Life span of MSC1 and MSC2.

Marrow stromal cells (MSC1) and mesenchymal stem cells (MSC2) are useful for cell transplantation. However, it is difficult to study and apply them because of their limited life span. One of the reasons for this is that normal human cells undergo a limited number of cell divisions in culture and then enter a non-dividing state called “senescence” 62, 63). Human cells reach senescence after a limited number of cell replications, and the average number of population doublings (PDs) of marrow-derived mesenchymal stem cells has been found to be about 40 42), implying that it would be difficult to obtain enough cells to restore the function of a failing human organ. Large numbers of cells must be injected into damaged tissues to restore function in humans, and cells sometimes need to be injected throughout entire organs.

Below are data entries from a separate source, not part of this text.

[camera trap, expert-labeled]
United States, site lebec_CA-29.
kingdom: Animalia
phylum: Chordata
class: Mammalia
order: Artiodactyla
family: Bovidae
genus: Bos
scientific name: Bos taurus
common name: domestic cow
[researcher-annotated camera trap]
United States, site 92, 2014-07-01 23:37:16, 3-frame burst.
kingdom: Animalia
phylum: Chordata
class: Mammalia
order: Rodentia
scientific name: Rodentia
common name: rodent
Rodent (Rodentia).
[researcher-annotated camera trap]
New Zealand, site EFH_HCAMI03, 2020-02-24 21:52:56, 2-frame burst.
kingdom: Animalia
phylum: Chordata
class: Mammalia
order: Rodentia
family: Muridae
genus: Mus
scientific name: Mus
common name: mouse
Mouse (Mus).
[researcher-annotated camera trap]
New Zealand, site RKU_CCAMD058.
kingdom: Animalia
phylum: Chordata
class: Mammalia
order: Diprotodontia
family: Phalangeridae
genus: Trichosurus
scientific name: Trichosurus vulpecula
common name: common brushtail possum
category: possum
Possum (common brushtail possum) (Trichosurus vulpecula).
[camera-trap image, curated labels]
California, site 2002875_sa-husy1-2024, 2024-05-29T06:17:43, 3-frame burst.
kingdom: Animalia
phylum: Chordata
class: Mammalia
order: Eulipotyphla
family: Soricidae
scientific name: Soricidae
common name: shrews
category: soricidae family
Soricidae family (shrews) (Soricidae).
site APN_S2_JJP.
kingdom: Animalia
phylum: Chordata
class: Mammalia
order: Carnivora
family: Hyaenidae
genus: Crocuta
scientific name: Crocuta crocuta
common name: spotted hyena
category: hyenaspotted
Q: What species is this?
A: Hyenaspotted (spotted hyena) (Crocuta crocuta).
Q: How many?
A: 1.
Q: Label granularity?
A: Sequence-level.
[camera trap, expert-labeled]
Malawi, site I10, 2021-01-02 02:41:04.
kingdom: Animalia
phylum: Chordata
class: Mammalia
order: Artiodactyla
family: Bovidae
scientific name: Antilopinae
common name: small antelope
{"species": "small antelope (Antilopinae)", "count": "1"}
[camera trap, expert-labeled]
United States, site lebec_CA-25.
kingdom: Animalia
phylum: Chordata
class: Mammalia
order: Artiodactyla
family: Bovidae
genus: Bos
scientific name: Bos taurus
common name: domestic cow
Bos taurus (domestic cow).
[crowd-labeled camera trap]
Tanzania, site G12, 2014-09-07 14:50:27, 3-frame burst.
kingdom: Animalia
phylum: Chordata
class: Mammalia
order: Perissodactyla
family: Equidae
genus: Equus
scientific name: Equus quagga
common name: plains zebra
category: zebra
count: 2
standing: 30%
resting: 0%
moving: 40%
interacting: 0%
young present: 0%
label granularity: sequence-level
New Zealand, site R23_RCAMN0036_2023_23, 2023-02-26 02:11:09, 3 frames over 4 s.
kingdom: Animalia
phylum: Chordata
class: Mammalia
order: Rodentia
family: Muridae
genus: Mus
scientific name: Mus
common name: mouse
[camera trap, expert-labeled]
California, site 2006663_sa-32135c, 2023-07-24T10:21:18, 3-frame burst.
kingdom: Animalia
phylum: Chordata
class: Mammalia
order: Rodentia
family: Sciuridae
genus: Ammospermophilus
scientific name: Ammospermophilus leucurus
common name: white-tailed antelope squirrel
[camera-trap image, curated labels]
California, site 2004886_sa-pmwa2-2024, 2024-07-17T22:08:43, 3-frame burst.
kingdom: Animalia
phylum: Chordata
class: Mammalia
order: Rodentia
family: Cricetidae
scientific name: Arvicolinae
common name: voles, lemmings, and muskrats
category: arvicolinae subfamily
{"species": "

A system that allows human cells to escape senescence by using cell-cycle-associated molecules may be used to obtain sources of material for cell therapy 64, 65). Both inactivation of the Rb/p16INK4a pathway and activation of telomerase are required for immortalization of human epithelial cells, such as mammary epithelial cells and skin keratinocytes. Human papillomavirus E7 can inactivate pRb, and Bmi-1 can repress p16INK4a expression. Inactivation of the p53 pathway is also beneficial, even if not essential, to extension of the life span 66). Human marrow stromal cell strains with an extended life span can be generated by transduction of combination of TERT, and Bmi-1, E6 or E7 45). Cells with extended life span grow in vitro for over 80 PDs, and their differentiation potential is maintained. Transfection of TERT alone is insufficient to prolong the life span of marrow stromal cells, despite TERT having been reported to extend the life span of cells beyond senescence without affecting their differentiation ability 67). Human stromal cells transfected with TERT and Bmi-1, E6 or E7 do not transform according to the classical pattern: they do not generate tumors in immunosuppressed mice; they do not form foci in vitro; and they stop dividing after confluence. The possibility that gene-transduced stromal cells might become tumorigenic in patients several decades after cell therapy therefore cannot be ruled out. Nevertheless, these gene-modified stromal cells may be used to supply defective enzymes to patients with genetic metabolic diseases, such as neuro-Gaucher disease, Fabry disease, and mucopolysaccharidosis, which have a poor prognosis and are sometimes lethal. The 'risk versus benefit' balance is essential when applying these gene-modified cells clinically, and the 'risk' or 'drawback' in this case is transformation of implanted cells. These marrow stromal cells (MSC1) with prolonged life span also provide a novel model for further study of cancer and stem cell biology.